* START TEXT SHOWN *
We had talked about the co-creation that humans are with God in that the purpose to make the world in God's image or to bring that vision to all people, and as I've been organizing my books, I came across a little book that Karl Bart wrote. It has three essays in it. I think the book's called The Humanity of God. And he wrote that God exists, speaks and acts as the partner of man and women. And he addresses what you were talking about, God's divine freedom, saying that God chose and in fact wants people to be God's partners, which is when you think about it. If I was God, I would be sort of more orchestrating things and not depending upon.

Steve Veazey:

The temptation would be there.

Linda Booth:

It would be! Not to be depend upon humans in their frailty and their distractions. But that God, he wrote something like we all participate in it as persons responsible for it. And, and that just startled me for a second because that word responsible has an accountability to it. So, so if God really depends upon men and women and boys and girls and to, to engage in this responsible action, then we are as partners, God asks us to be creative in the activity for the future.

Steve Veazey:

That aligns with, with my perception of how God is. I would probably put it in these words, God, in God's freedom chooses to trust us and engage us because that's how we grow spiritually and increasingly reveal God's image in us. And I think that's right at the heart of our faith and basic beliefs. So very early in the restoration movement, there emerged a clear emphasis on agency or human agency. We see that term appearing time and time again. We also know there was a lot of debate going on at that time. Are humans really free to choose or is everything just predetermined and gonna play out according to a divine plan? And the restoration perspective on that was no , we are human agents of God. And that is not just about freedom of choice, it's about responsible choosing and action, which is what you were saying about there's an element of responsibility to this and accountability. So I think about in Community of Christ Doctrine Covenants section 58, it emphasizes that we shouldn't wait to be commanded in everything. And I'm paraphrasing a bit, but that we should do many things of our own free will and accomplish much good because the power is within us because we are agents and the concept of agency says that we manage our lives, our resources, our relationships for and with God. We are created to bear the God image in our lives and in our behaviors. And that means yes, there is a responsibility there and an accountability to God for the resources and opportunities that are inherent in our lives and the freedom to choose to respond to God or not. And there's a responsibility that comes with not choosing to respond to God too .

Linda Booth:

Yes. And it goes to one of our Enduring Principles, obviously a responsible, responsible choice. Yes, yes, yes.

Steve Veazey:

And that's what is being expressed in that phrase. It's not just, I'm free to choose it. I'm called to make responsible choices as a steward or as a partner with God. Yes. In the transformation of creation.

Linda Booth:

I love the idea of being in partner co- creating with God. All individuals are called into that role because for me, that explains God's great love. And trust in humanity that God created us in such a way that God knows we have the capacity to be that loving humanity that may make changes in the world.

Steve Veazey:

And as we do that, we grow spiritually, becoming more centered in God's Spirit that is in and throughout all of creation, which fulfills, I think, the of our creation.
* END TEXT SHOWN *
**SET TASKS:**
a: Answer these questions from the conversation on partnership with God:
(i) How many essays does the Karl Bart book that Linda Booth came across contain?
(ii) Which section of Community of Christ Doctrine and Covenants does Steve Veazey cite?
(iii) What term does Steve Veazey say appeared time and again early in the restoration movement?
b: Extend the conversation on partnership with God, picking up after its final line.
The listing that comes next is separate material from the conversation on partnership with God.
* START STORED ROWS *
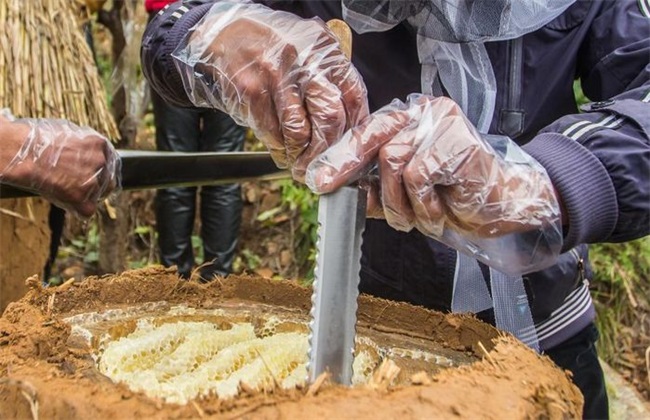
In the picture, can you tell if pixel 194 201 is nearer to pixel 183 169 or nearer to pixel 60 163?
pixel 183 169

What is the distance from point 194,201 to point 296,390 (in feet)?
7.60

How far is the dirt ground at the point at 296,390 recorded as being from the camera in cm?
65

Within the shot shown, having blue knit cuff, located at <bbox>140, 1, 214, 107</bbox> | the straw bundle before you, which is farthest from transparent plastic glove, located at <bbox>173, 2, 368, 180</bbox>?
the straw bundle

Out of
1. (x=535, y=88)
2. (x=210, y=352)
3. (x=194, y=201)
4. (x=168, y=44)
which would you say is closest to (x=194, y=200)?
(x=194, y=201)

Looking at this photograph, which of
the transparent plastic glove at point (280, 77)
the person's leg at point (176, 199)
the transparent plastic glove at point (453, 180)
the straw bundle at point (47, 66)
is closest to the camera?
the transparent plastic glove at point (453, 180)

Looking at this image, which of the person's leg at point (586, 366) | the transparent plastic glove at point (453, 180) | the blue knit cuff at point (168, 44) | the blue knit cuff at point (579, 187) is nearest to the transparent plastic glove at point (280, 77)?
the blue knit cuff at point (168, 44)

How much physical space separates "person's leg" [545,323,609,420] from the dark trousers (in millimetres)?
1601

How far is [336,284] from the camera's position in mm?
743

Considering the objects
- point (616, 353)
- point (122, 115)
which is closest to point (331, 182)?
point (616, 353)

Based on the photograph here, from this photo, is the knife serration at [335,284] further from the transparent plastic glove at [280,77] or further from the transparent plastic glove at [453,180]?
the transparent plastic glove at [280,77]

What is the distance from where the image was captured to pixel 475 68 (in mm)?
1173

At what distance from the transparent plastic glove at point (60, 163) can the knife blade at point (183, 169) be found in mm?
91

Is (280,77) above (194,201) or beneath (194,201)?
above

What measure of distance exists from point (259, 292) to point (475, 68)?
518 mm
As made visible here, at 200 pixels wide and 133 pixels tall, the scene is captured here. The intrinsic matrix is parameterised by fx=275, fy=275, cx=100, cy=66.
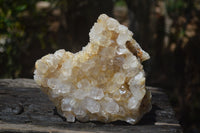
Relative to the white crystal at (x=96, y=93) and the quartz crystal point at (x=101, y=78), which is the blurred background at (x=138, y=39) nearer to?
the quartz crystal point at (x=101, y=78)

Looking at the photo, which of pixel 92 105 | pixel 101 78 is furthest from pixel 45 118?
pixel 101 78

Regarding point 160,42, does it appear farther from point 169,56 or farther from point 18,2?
point 18,2

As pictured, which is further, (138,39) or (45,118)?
(138,39)

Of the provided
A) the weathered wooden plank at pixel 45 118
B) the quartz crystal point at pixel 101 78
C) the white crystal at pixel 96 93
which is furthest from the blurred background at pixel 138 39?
the white crystal at pixel 96 93

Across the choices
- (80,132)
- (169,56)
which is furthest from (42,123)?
(169,56)

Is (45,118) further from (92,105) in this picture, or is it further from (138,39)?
(138,39)

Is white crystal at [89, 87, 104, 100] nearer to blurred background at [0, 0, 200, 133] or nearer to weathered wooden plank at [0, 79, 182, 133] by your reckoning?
weathered wooden plank at [0, 79, 182, 133]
* END STORED ROWS *
**ANSWERS BELOW:**
a:
(i) Three.
(ii) Section 58.
(iii) Agency, or human agency.

b:
Linda Booth:

Yes. It just, the thought of it gives me this sense of joy in God's love for all, all of creation. So even as we talk about our role and responsibility and responsible choices, what is our role as members, disciples of Jesus Christ, community of Christ, members and friends in this infinite creative activity?

Steve Veazey:

Well, I think it's our role is to be continuously discerning, divine being and presence in the world and to be constantly aligning our lives with it and to be inviting and encouraging others to do the same. Sometimes or often it's hard for people to see that if they are not sensitive to it and it's difficult for them to understand, but if they are engaged in the community that is discerning, then they begin to pick up the perspectives and habits, practices, I think we can call them spiritual practices that help them begin to see also, and so out of that community grows, a movement grows and things bend into direction of God's , of God's will. So I often tell people, look for where justice and peace is beginning to emerge and that's where God is engaged. That's evidence of God's ongoing infinite creative activity to bring about God's realm of justice and peace. Look for those who are the helpers. Look for those who are trying to build bridges of understanding where there are walls of division and see where God is active and engaged and go there and lend a hand. I think sometimes it's as basic as that.

Linda Booth:

It's also as basic as something my grandmother taught me as a little child is that God is all around you. If you just pay attention , attention, you just look. If you just are watching, always watching for yeah .

Steve Veazey:

Yeah, we, we see what we're looking for. Yes. Uh, not just in our imagination, but actually if we're looking for God in small and routine activities, we'll see the divine presence there.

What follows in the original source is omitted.